Gentrification and the fleecing of Jefferson Street

William T. Robinson, Jr.

William T. Robinson, Jr.

At one time Jefferson Street flourished, prospering as the Black Wall Street of Nashville. Its Black residents and businesses served as sources of pride to Nashville’s Black community. It could boast numerous restaurants, clubs, a hotel, and premiere homes for many of Nashville’s prominent Black elite.

Jefferson Street could boast of harboring three HBCUs (Meharry Medical College, Fisk University and Tennessee A&I, now known as Tennessee State University). Its history in contributions to Black music is legendary, welcoming and grooming many up and coming singing artists in its heyday.

Jefferson Street underwent a major setback with the introduction of the Interstate, dividing the area and adding to the demise of many businesses. Jefferson Street and the surrounding area started to decline somewhat, but remained Black.

Jefferson Street was virtually high jacked when Whites who had previously moved to the suburbs decided they wanted back into the inner city, closer to downtown. Like other cities the relocation of indigenous Blacks living in areas near downtown is nothing short of adhering to a prescribed plan of operation being used in many major cities.

Ironically, redeveloping an area should be a plus for everyone, but in reality it is usually one-sided, benefiting a certain prescribed population. ‘Everyone wins’ is not usually the case, although it is usually preached and sold to the original inhabitants. Gentrification can have some far reaching tentacles that can be detrimental to those originally living in the communities affected.

Let’s establish one thing, and that is that I am not against progress. But I am against the lack of ethics and fairness involved in providing all parties involved adequate consideration, especially in determining their own outcome. When you take over an area under the guise of gentrification, it seems the right thing to do is to offer those living in the area viable options concerning their impending predicament.

These options can vary according to one’s position as an owner, renter, or a business vested in the area undergoing gentrification. There should be low interest loans or federal grants available, offering the original habitants the option to redevelop their own community if they choose. Legislation should be enacted, guaranteeing that a designated percentage of homes, apartments and businesses should be relegated to Blacks or minorities.

All too often the indigenous people in the area are literally relocated or forced out without benefiting in the profits of the redevelopment taking place. Usually the public is led to believe that gentrification benefits everyone, especially the city as a whole.

The truth is gentrification can (for the most part) be seen as a hostile takeover where greedy developers and investors take advantage of those less fortunate, offering them little if any stake in the redeveloped area. Many times people don’t want to sell their properties but redevelop their residences or businesses themselves. Yet they cannot get the financing from the banks, thus making many banks complicit in discriminatory practices supporting redevelopment in the favor of certain developers and investors.

Higher property taxes force many residents, especially the elderly, to sell because of their inability to pay or keep up with the rising property taxes escalating due to higher home values in the area surrounding them.

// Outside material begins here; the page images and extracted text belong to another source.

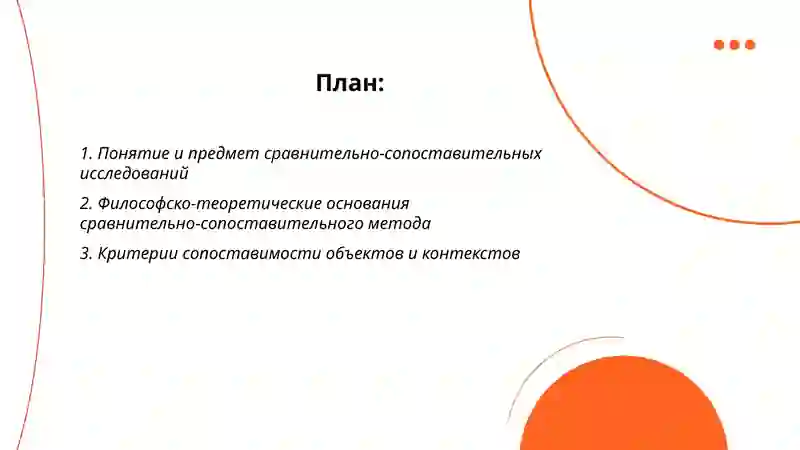 План:

1. Понятие и предмет сравнительно-сопоставительных исследований

2. Философско-теоретические основания сравнительно-сопоставительного метода

3. Критерии сопоставимости объектов и контекстов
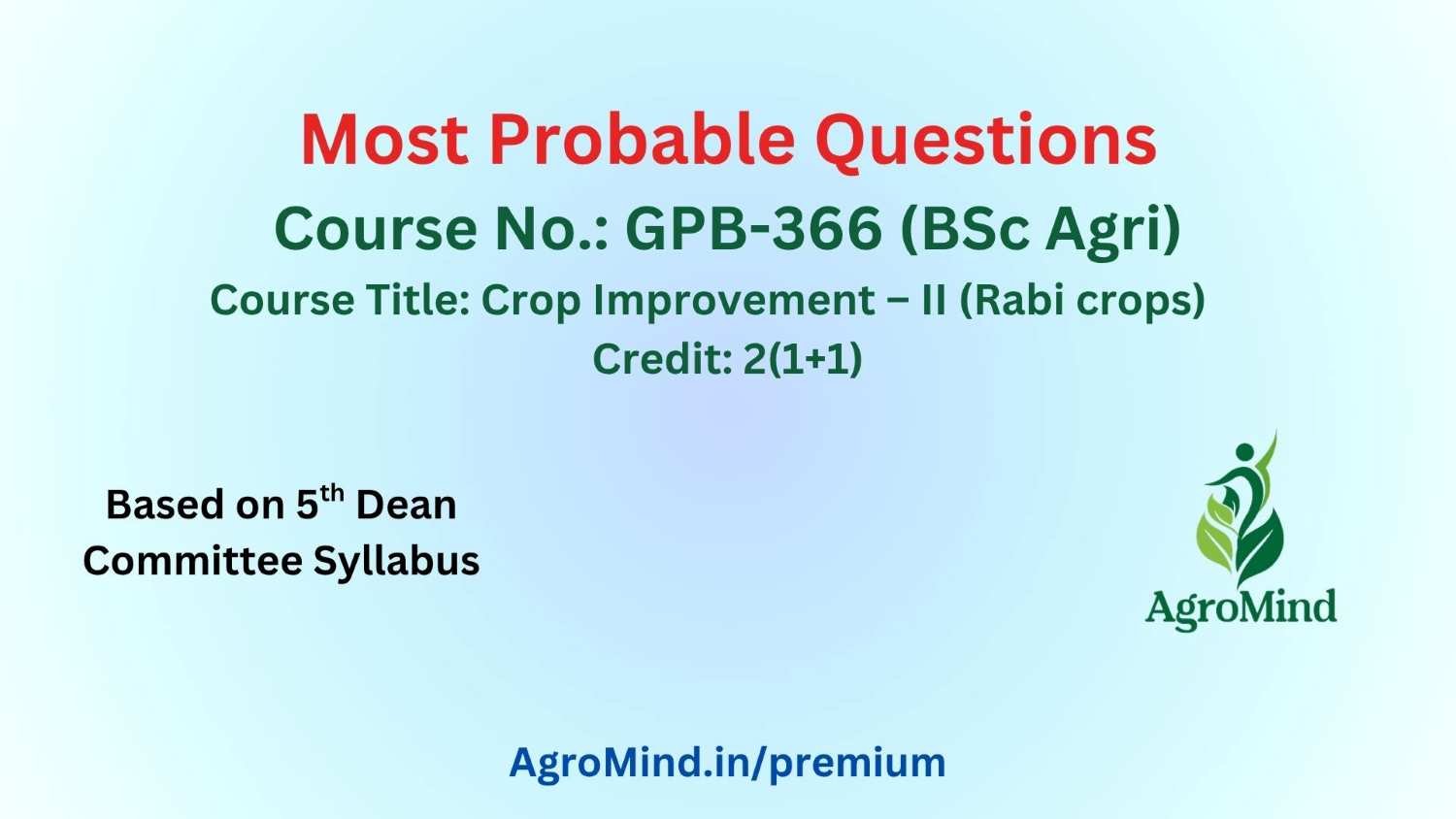 Most Probable Questions

Course No.: GPB-366 (BSc Agri)

Course Title: Crop Improvement – II (Rabi crops)

Credit: 2(1+1)

Based on 5$^{th}$ Dean Committee Syllabus

AgroMind

AgroMind.in/premium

Then you have buyers dangling appealing prices to uninformed desperate home owners who see the offers as extremely generous—not knowing the buyer will double or triple his investment at the least.

Usually those selling their homes can find bigger homes outside the area undergoing gentrification but cannot afford to stay in the newly gentrified area. Gentrification for the most part does not benefit African Americans or people struggling. It benefits an affluent middle class or upper class group basically consisting of Whites as well as overly greedy developers and investors. Minority involvement in the economic windfall is minimal if any at all.

Many would argue that gentrification promotes elitist White communities and adds to relocating financially disadvantaged people forming concentrated areas of poverty. White developers and investors are all too often the only ones who win financially. Black developers and investors cannot financially compete with their White counterparts unless a certain percentage of redevelopment is mandated to go to minorities.

The removal of the site of the National African American Music Museum from the corner of Rosa Park Blvd and Jefferson to a basement downtown convinced me that there exist those among us not working in the best interests of the Black community in Nashville. What other place could better be suited for the museum than Jefferson Street? It was a no brainer.

I can only wonder what we can say when future generations of African Americans in Nashville ask us how we allowed historically Black Jefferson Street to become predominantly White. A few Black businesses do not suffice overlooking the fleecing of our beloved Jefferson Street. Where was the diversity and commonality benefiting all parties?

It seems like it is always about what is in the best interests of our White counterparts, many times putting the Black community in a position of being duped or dismissed. But in the case of the fleecing of Jefferson Street, there is enough blame to go around on both sides. Let this be a learning experience, opening our eyes to know who really has our best interests at heart.